The chief technology officer noted that “AI is like sex talk in a secondary school playground: everybody’s talking about it, but nobody’s doing it”. But Trainline claims to be walking the AI talk, through offerings powered by the technology such as a price prediction tool that, according to the executive, has delivered savings to consumers that exceed £9m since January 2019.
Additional Trainline products that are underpinned by AI capability, such as Busybot, which helps customers get a seat on the train and in personalised travel disruption alerts. All of the company’s per-per-click advertising spend is also driven by AI capability, which Midgley says will continue to evolve though it can already deliver some “super nuanced” insights.

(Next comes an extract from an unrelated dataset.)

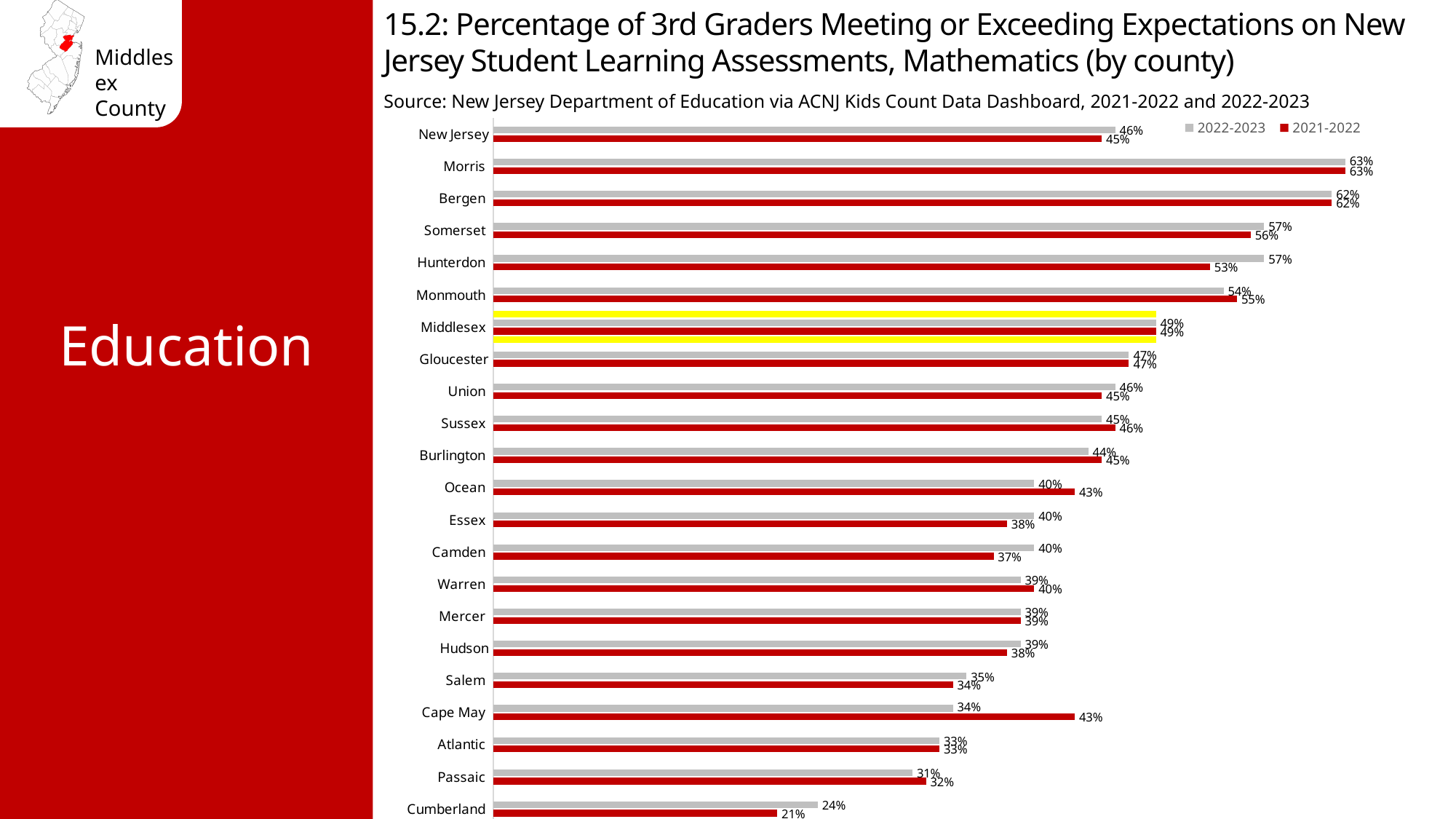
What is the value for Middlesex in 2022-2023? 49% What kind of chart is shown on the slide? Bar chart What is the value for Cumberland in 2021-2022? 21% Which county has the lowest value for 2022-2023? Cumberland What is the difference between Hunterdon's 2022-2023 value and its 2021-2022 value? 4 percentage points For Cape May, which is larger: the 2022-2023 value or the 2021-2022 value? 2021-2022 Which county is highlighted in yellow on the chart? Middlesex How many series does the legend list? 2 What is the value for Cape May in 2021-2022? 43% Which county has the highest value for 2022-2023? Morris How many categories (counties plus New Jersey) are shown on the chart? 22 What is the difference between Cape May's 2021-2022 value and its 2022-2023 value? 9 percentage points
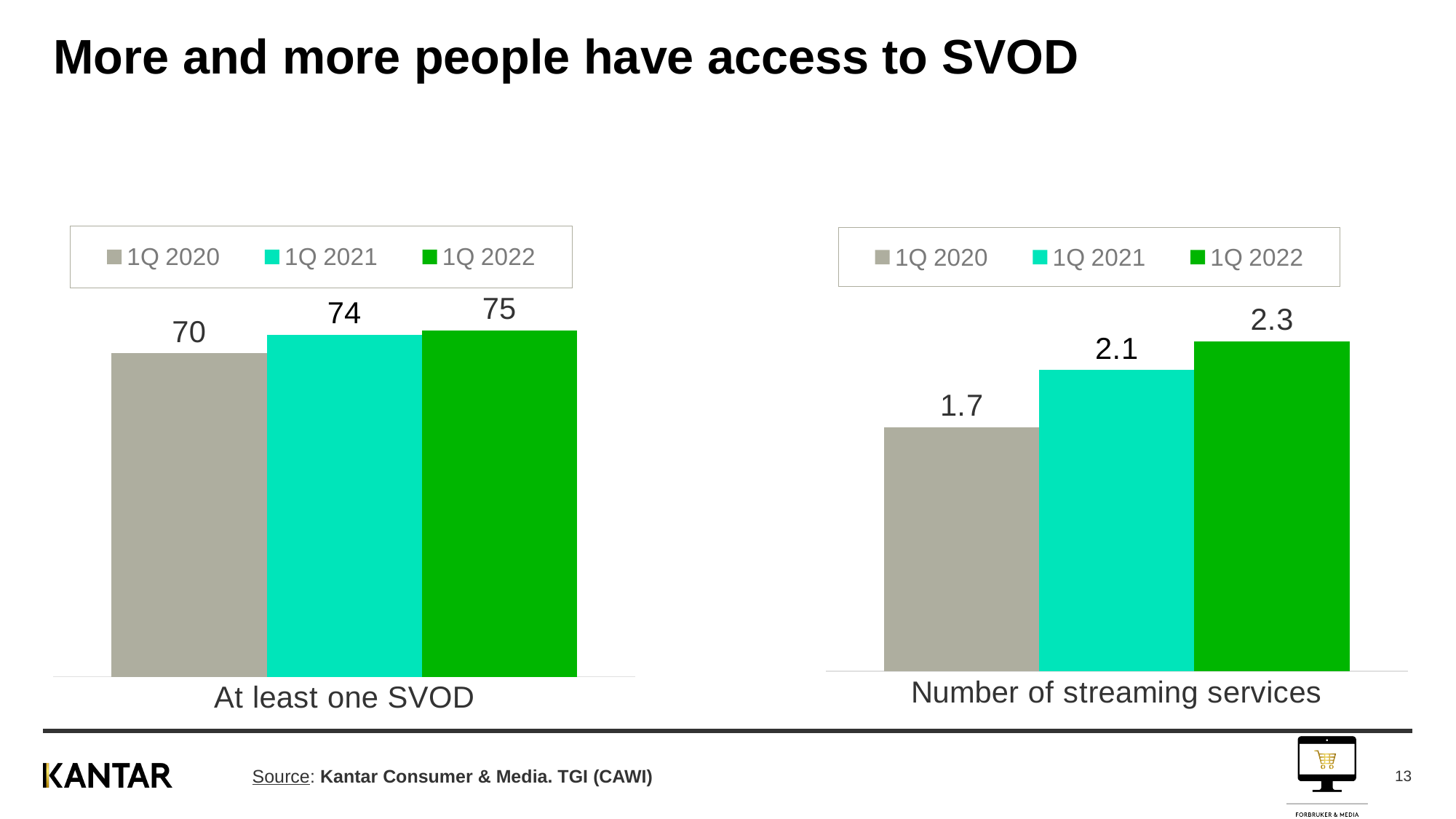
In the right chart (Number of streaming services), which series has the lowest value? 1Q 2020 In the right chart (Number of streaming services), what is the value for 1Q 2022? 2.3 In the left chart (At least one SVOD), what is the difference between the 1Q 2022 and 1Q 2020 values? 5 In the right chart (Number of streaming services), do the values rise or fall from 1Q 2020 to 1Q 2022? Rise In the left chart (At least one SVOD), which is larger: the value for 1Q 2021 or 1Q 2020? 1Q 2021 In the right chart (Number of streaming services), what is the difference between the 1Q 2022 and 1Q 2020 values? 0.6 In the left chart (At least one SVOD), which series has the highest value? 1Q 2022 How many series does the legend of the right chart (Number of streaming services) list? 3 In the right chart (Number of streaming services), what is the value for 1Q 2021? 2.1 In the left chart (At least one SVOD), what is the value for 1Q 2022? 75 In the left chart (At least one SVOD), what is the value for 1Q 2020? 70 What kind of chart is the left chart (At least one SVOD)? Bar chart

“When you arrive on my website, I know what you want to search for with scary predictability and that’s based on a large volume of very clean data,” he says. “I’m very proud of that, because we’re solving real customer problems and the ultimate customer problem is saving money.”
Building an innovative IT organisation
Alluding to Hulme’s points on culture, Midgley stressed that at the heart of Trainline’s AI success so far is building an innovative IT organisation. Some of that has involved building small, agile teams that work independently.
“We’ve given teams autonomy to focus on customer goals and needs, using data and pretty much whatever tooling they decide to use to generate value,” he says, emphasising another point made by Hulme that a very early lesson learned is that technology is the simplest part of making effective use of AI.